(Stored items)
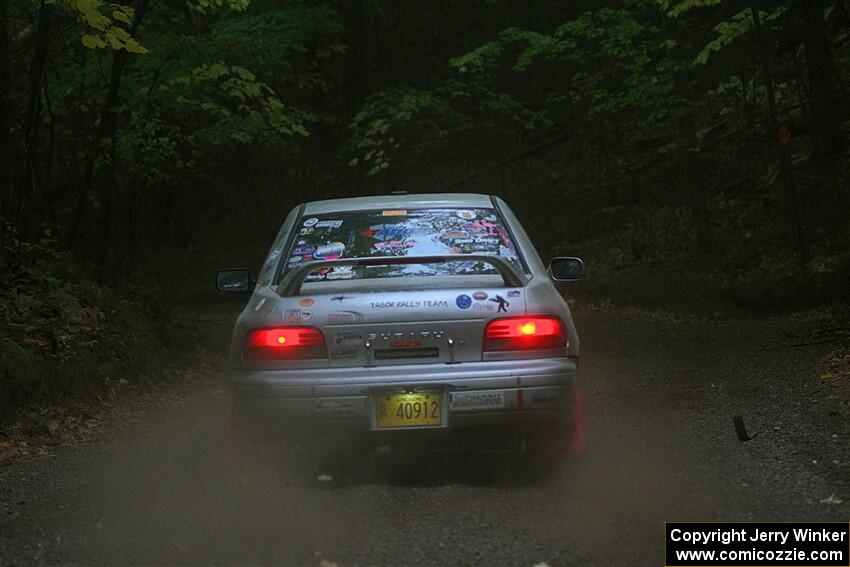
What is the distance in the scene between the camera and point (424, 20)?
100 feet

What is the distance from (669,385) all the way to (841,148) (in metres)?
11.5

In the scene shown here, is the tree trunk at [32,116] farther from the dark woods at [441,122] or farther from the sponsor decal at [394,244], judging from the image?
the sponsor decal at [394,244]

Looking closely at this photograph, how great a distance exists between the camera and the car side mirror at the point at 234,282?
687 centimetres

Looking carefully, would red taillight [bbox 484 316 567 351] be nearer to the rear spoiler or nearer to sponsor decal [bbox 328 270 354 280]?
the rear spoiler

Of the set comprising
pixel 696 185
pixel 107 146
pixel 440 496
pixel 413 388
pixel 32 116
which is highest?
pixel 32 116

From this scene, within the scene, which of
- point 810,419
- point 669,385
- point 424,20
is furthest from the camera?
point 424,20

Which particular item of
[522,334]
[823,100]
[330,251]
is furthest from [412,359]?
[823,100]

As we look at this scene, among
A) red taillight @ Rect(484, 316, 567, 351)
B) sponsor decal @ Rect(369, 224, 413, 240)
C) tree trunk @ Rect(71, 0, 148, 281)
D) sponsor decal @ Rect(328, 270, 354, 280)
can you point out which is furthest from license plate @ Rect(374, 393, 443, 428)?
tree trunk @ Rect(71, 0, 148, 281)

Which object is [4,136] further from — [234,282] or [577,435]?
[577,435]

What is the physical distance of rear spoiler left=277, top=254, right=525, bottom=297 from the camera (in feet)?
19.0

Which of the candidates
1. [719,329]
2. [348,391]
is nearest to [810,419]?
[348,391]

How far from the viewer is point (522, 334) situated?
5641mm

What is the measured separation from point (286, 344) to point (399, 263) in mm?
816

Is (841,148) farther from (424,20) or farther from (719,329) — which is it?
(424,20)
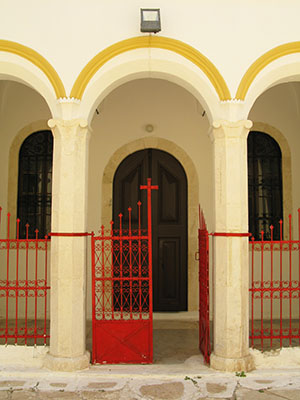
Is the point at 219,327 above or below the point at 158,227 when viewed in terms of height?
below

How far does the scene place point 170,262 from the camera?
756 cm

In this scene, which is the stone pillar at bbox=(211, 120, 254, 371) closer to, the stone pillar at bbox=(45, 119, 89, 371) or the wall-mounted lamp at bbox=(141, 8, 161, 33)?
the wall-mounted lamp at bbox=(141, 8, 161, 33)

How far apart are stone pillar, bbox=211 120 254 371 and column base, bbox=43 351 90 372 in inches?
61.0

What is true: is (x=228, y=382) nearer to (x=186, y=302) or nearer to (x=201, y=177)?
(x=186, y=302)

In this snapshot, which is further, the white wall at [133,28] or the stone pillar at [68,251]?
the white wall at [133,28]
==
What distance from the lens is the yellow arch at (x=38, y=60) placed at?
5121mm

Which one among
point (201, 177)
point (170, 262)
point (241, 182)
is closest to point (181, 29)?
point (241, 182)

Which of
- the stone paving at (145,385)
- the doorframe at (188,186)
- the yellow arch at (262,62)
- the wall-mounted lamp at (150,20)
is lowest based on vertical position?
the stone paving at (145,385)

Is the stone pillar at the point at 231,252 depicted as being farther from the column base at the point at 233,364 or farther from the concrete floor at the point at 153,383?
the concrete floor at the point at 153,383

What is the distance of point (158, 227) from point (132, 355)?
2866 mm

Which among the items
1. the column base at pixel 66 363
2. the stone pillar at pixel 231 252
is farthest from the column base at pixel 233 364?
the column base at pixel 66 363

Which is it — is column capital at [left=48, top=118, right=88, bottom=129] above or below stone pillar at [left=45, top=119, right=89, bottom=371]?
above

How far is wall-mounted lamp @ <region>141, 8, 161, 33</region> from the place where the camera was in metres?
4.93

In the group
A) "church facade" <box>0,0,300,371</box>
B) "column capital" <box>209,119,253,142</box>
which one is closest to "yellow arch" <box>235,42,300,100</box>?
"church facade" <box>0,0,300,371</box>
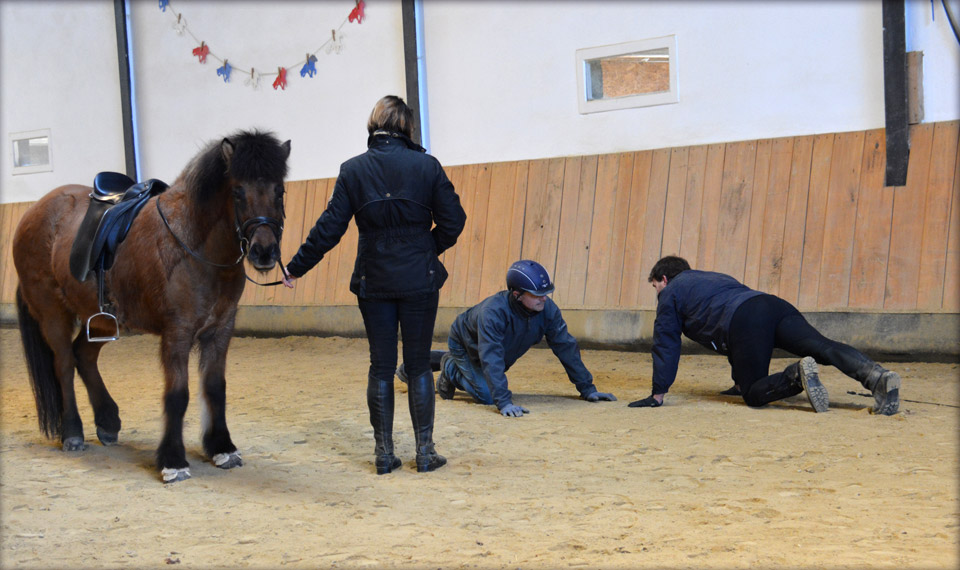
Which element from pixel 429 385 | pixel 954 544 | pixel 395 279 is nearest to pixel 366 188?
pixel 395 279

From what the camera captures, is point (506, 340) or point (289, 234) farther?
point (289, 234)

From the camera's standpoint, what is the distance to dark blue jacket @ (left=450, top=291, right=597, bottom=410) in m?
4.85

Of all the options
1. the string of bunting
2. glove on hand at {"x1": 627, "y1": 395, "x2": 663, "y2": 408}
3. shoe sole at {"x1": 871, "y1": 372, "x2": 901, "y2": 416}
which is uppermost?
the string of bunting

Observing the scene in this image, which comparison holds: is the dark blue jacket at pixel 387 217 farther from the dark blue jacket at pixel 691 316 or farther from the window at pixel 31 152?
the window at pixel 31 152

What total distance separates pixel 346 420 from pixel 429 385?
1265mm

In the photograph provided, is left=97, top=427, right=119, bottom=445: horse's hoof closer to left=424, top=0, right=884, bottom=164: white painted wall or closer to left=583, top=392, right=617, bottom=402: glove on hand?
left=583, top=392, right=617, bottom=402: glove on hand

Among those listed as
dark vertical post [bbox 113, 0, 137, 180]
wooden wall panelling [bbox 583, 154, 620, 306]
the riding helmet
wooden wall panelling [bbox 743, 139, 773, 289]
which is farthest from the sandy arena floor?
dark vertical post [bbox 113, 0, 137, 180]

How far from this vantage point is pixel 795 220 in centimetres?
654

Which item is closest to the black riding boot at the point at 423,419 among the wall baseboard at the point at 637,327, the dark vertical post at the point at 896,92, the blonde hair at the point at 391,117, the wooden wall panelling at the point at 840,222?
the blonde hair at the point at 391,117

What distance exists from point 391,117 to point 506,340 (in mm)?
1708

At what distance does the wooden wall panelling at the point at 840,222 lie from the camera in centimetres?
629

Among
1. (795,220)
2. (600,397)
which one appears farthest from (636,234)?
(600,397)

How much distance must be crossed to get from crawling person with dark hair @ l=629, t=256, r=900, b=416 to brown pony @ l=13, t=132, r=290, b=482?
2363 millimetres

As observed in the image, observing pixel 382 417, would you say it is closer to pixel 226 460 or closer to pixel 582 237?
---
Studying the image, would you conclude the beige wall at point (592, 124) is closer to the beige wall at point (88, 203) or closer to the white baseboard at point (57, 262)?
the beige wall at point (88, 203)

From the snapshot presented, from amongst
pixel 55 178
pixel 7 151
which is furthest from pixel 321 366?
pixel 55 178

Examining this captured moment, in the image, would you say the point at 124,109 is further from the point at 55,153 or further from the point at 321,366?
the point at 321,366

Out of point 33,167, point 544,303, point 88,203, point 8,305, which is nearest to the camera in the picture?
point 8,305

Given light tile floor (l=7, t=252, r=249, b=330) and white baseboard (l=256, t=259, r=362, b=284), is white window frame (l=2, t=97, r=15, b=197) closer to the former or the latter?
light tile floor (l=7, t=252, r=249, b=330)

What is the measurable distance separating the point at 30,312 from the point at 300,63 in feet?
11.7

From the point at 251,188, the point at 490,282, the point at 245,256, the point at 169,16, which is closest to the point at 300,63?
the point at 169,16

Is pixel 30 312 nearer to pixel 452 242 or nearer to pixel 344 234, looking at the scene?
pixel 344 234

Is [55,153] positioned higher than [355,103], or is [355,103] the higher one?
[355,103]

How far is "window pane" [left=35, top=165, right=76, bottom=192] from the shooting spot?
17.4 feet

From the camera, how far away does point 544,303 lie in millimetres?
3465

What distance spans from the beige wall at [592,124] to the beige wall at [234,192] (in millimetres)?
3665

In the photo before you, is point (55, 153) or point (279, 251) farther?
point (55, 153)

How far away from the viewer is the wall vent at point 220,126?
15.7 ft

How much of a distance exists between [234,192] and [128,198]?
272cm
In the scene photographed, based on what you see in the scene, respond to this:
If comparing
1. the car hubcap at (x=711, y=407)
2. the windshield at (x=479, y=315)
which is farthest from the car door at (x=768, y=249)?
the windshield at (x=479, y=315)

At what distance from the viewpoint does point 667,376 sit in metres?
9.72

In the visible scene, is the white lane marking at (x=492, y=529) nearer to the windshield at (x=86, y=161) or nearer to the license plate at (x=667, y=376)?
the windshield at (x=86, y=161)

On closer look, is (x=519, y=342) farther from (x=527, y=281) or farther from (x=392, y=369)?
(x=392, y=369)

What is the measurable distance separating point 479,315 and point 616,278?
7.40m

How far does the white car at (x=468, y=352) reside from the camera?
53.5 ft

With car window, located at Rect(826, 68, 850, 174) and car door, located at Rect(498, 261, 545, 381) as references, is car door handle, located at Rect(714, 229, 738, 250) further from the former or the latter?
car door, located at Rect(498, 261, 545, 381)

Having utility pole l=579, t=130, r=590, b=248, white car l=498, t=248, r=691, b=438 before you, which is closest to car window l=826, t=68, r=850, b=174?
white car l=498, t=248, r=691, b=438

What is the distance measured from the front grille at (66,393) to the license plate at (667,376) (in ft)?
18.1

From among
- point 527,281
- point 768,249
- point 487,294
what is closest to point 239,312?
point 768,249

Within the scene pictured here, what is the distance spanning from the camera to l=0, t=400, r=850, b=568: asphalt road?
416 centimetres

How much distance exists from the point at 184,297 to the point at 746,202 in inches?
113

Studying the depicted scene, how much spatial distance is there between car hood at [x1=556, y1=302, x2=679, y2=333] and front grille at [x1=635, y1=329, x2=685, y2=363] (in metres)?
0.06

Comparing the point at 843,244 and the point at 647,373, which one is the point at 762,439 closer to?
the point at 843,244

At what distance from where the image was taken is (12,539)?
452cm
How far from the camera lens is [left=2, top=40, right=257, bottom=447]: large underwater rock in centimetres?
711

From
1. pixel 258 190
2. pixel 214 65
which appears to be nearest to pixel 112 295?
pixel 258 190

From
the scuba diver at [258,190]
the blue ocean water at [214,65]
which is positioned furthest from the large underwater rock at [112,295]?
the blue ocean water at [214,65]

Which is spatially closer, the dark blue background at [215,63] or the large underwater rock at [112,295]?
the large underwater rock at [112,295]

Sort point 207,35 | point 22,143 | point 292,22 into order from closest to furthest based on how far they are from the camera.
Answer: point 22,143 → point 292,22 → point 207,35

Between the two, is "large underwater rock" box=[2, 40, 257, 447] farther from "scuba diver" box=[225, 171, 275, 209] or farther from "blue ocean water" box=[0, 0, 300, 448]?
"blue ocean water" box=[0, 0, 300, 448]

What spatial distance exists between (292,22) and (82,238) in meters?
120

## THE TASK
Please find each line in the data above that contains the word "underwater" and copy all of those lines.

## SOLUTION TO THIS TASK
How far from the camera lens is [left=2, top=40, right=257, bottom=447]: large underwater rock in centimetres?
which is positioned furthest from the large underwater rock at [112,295]?
Which is spatially closer, the dark blue background at [215,63] or the large underwater rock at [112,295]?
the large underwater rock at [112,295]
Between the two, is "large underwater rock" box=[2, 40, 257, 447] farther from "scuba diver" box=[225, 171, 275, 209] or farther from "blue ocean water" box=[0, 0, 300, 448]?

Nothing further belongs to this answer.